場合によっては治療開始から終了までゴムかけが必要となることもあります。
ゴムの種類と用途
- II級ゴム: 出っ歯の矯正に使用。おもに上顎前歯の後方移動、下顎臼歯の前方移動を目的として、上顎前歯群から下顎臼歯を牽引するときに用います。
- III級ゴム: 受け口(反対咬合)の矯正に使用。おもに下顎前歯の後方移動、上顎臼歯の前方移動を目的として、下顎前歯部から 上顎臼歯に向かって掛け使用されます。
- クロス・エラスティック: 交叉咬合の治療に使用。上下顎にわたり交叉して使用されます。
- アップ・アンド・ダウン・エラスティック: 開咬の治療や歯の挺出に使用。開咬の治療や歯の挺出の目的で用いられます。
まとめ
ゴムかけは、矯正の仕上がりを左右する大切なステップです
矯正期間中のゴムかけは、口の開け閉めのしづらさや見た目への影響から、ストレスに感じる方も多いかもしれません。

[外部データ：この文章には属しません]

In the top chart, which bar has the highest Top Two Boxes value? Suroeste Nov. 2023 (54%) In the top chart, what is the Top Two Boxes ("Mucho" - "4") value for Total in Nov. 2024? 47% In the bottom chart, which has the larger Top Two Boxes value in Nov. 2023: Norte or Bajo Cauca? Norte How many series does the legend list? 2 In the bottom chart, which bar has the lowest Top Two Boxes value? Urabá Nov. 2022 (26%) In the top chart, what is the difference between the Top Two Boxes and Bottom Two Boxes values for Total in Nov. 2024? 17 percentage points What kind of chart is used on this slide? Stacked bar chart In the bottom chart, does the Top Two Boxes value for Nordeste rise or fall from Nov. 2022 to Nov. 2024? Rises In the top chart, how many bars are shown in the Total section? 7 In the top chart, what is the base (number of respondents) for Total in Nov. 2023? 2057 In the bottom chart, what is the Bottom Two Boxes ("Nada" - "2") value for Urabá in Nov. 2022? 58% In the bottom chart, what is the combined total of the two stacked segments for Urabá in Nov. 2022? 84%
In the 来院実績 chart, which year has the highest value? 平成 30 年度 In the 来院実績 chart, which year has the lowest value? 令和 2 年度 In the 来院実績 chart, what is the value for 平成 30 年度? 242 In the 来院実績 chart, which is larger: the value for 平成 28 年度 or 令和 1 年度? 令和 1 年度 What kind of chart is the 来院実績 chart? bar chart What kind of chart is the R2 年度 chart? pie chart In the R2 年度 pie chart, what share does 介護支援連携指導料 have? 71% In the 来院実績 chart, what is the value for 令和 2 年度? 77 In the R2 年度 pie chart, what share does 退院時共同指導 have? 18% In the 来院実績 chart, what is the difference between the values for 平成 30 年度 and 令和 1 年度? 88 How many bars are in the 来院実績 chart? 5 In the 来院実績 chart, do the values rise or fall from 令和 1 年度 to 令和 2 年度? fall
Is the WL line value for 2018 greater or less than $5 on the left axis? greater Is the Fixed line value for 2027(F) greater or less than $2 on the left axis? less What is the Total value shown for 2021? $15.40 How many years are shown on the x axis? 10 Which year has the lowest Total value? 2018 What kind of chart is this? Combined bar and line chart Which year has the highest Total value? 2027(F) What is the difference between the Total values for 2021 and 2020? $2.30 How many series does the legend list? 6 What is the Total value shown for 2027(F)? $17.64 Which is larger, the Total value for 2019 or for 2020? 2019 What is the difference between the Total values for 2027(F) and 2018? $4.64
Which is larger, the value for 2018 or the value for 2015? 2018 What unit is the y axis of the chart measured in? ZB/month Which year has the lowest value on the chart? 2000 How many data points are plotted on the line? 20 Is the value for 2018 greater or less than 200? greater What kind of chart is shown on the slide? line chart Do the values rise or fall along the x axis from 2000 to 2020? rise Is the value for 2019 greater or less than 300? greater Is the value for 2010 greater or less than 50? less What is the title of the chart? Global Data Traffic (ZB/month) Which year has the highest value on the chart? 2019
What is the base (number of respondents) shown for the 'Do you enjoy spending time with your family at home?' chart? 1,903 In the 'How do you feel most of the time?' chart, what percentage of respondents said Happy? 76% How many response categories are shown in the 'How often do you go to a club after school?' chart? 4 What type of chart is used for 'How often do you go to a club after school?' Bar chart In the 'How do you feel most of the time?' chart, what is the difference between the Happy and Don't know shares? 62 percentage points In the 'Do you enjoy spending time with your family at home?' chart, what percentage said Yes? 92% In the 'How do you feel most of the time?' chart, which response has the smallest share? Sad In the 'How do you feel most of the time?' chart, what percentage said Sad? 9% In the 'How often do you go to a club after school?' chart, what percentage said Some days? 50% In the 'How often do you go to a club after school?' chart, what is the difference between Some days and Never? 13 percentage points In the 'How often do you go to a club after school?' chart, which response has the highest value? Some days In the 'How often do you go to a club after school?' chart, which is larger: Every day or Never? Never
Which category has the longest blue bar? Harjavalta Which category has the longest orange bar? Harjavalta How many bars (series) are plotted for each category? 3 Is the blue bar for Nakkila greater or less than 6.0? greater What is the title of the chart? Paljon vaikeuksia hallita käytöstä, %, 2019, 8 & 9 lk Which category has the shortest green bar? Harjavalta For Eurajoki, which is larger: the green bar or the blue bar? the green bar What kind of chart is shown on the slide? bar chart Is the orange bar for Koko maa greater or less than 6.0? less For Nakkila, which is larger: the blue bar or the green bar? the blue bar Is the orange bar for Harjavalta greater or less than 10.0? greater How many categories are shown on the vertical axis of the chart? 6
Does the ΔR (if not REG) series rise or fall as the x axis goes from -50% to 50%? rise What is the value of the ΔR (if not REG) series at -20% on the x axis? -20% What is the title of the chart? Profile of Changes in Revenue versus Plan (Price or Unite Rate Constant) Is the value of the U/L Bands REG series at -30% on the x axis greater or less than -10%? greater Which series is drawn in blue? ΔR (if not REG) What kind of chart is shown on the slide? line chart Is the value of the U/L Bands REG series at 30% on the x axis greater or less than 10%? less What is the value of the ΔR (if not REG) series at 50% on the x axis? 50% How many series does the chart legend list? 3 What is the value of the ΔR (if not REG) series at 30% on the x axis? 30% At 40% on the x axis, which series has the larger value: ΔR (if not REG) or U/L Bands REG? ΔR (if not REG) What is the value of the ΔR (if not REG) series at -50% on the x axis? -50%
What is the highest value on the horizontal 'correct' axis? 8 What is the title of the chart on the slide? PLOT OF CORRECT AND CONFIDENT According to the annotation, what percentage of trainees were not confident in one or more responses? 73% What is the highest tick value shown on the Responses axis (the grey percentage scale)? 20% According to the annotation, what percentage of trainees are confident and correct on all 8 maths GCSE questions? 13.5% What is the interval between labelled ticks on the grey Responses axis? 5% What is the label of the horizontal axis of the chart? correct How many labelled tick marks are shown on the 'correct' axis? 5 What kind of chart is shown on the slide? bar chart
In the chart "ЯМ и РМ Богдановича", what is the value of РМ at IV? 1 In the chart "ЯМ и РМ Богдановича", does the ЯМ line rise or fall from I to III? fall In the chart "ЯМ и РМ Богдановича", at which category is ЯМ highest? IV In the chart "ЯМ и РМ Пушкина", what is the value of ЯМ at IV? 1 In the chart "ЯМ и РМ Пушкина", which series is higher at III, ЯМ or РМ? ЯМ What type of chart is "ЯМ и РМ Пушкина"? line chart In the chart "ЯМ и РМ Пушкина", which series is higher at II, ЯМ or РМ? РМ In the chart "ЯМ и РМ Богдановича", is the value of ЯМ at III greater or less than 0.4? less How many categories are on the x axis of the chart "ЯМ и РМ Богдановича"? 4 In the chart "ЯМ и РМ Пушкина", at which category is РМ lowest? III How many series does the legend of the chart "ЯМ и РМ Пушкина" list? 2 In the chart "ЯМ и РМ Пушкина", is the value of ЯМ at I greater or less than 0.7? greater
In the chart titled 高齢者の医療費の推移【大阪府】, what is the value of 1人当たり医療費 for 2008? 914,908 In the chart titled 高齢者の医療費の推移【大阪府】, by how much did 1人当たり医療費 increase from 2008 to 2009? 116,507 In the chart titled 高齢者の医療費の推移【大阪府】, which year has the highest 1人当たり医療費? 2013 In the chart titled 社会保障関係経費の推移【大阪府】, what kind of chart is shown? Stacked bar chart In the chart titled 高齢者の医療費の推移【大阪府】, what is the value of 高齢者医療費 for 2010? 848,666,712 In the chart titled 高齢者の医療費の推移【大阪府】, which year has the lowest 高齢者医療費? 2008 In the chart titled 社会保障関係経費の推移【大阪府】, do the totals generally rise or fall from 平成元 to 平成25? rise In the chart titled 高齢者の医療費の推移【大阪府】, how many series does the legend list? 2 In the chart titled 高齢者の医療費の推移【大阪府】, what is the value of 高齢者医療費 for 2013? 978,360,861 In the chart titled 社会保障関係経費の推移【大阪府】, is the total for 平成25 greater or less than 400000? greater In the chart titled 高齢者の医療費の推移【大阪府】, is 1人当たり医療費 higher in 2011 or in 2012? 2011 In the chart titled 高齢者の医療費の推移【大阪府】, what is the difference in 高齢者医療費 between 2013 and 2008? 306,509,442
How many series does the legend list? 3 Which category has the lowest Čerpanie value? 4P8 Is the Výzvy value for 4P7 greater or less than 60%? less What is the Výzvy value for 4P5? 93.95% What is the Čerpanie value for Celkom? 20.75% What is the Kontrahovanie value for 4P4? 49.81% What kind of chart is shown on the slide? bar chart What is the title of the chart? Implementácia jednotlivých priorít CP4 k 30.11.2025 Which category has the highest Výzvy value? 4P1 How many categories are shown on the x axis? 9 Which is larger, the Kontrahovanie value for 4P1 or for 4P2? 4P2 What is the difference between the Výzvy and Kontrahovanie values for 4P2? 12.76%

けれども、矯正治療は患者さまご自身の協力があってはじめて成り立つ治療であり、ゴムかけは特に重要な要素です。
「しっかりゴムをかけるかどうか」で変わること
- 歯並びの仕上がりの美しさ
- 治療のスピード
- 噛み合わせの精度
これらはすべて、日々のゴムかけの積み重ねに左右されます。
逆に、
- 装着時間が短い
- 自己判断でやめてしまう
といった場合、歯が十分に動かず、かみ合わせのズレが残るリスクもあります。
装着が難しい・痛いときは、必ずご相談ください
ゴムかけの位置が奥に入るほど、装着が難しくなる傾向があります。
何度試してもうまくかけられない場合は、そのままにせず、すぐにご相談ください。
また、痛みを感じる場合は無理をせず、いったんゴムを外してご連絡いただいて構いません。